La legislación alimentaria abarca campos diversos que tienen características diferenciadas respecto de otras áreas, desde las figuras mercantiles específicas hasta la complejidad de las restricciones a las alegaciones nutricionales y de salud.

A partir de la llamada “crisis de las vacas locas” la reglamentación relacionada con las características de los productos alimenticios, la trazabilidad (desde el campo y la granja hasta la mesa) y la seguridad alimentaria ha adquirido un peso muy importante que ha conducido a que al conjunto de la normativa que afecta a este sector se le identifique de forma diferenciada como derecho alimentario.

Se trata de normativa que tiene aspectos tangenciales con otros ámbitos también singulares: químico, farmacéutico, energético o medioambiental.

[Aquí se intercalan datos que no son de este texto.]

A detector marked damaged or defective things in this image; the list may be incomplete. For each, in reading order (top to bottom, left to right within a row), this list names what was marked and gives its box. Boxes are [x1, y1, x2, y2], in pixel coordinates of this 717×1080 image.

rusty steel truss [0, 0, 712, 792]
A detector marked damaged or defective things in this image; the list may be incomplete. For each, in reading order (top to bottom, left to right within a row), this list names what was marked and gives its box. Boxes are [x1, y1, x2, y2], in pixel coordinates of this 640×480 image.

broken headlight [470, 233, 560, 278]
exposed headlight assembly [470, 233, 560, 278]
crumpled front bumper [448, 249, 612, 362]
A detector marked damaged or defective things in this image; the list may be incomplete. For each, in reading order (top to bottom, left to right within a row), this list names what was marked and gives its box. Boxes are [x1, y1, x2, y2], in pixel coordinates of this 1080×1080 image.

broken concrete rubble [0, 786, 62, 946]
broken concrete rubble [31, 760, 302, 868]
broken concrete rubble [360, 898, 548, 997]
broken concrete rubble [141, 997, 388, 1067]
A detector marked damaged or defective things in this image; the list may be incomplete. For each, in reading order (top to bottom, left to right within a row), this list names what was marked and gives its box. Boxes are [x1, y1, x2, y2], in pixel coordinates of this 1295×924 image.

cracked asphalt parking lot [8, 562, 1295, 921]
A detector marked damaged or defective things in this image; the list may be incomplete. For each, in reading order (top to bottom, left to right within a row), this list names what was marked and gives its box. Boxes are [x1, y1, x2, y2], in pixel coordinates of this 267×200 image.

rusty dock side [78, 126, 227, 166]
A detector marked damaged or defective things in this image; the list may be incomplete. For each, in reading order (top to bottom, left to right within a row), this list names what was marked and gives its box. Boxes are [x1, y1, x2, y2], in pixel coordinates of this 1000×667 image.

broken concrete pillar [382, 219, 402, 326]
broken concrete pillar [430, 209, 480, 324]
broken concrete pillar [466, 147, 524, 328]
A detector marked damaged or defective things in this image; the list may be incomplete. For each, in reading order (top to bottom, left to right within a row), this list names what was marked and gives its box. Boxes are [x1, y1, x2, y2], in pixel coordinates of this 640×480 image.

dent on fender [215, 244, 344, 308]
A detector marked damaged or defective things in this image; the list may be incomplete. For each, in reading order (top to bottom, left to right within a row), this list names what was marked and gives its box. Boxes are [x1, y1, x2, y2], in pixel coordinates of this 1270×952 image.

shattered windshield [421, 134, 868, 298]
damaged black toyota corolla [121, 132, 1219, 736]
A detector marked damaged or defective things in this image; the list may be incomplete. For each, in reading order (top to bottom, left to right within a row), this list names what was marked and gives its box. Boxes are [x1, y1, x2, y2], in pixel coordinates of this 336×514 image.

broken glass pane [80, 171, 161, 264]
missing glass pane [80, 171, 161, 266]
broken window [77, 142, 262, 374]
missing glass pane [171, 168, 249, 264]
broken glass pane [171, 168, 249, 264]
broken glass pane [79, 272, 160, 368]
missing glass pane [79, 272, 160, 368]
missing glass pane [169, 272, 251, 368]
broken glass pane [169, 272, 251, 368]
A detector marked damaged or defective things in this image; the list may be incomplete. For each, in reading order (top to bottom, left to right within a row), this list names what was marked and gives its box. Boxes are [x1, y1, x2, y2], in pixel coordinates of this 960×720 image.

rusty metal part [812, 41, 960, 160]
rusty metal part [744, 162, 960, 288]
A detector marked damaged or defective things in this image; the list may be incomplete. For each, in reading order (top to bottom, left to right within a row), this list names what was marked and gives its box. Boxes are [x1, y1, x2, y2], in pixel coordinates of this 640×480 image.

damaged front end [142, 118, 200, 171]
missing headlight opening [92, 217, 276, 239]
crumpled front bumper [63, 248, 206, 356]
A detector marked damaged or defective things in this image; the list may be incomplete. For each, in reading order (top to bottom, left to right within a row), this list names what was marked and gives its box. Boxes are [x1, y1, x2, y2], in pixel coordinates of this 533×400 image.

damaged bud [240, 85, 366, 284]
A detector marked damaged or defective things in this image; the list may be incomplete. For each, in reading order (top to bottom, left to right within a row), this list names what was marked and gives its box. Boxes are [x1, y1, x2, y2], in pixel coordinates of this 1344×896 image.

La libre circulación de los alimentos en el mercado interior europeo conlleva el cumplimiento necesario de la normativa que en su práctica totalidad se elabora en las instancias comunitarias y que atiende en la medida de lo posible al sentir común de los ciudadanos en equilibrio con el respeto de la diversidad.

 

Un sector de vital importancia

El sector agroalimentario tiene gran relevancia en el entorno en que vivimos. Su actividad está ligada a una necesidad vital: la alimentación sana, saludable, suficiente y sostenible. Además, desde el punto de vista de nuestro entorno económico más próximo el sector representa una parte importante del PIB, particularmente en los países del área mediterránea.

Asimismo, su actividad está ligada al desarrollo rural, al mantenimiento del equilibrio del territorio y la sostenibilidad medioambiental.

De la actividad del sector depende el abastecimiento suficiente de alimentos para una población mundial con una demanda de alimentos creciente, en cantidad y variedad.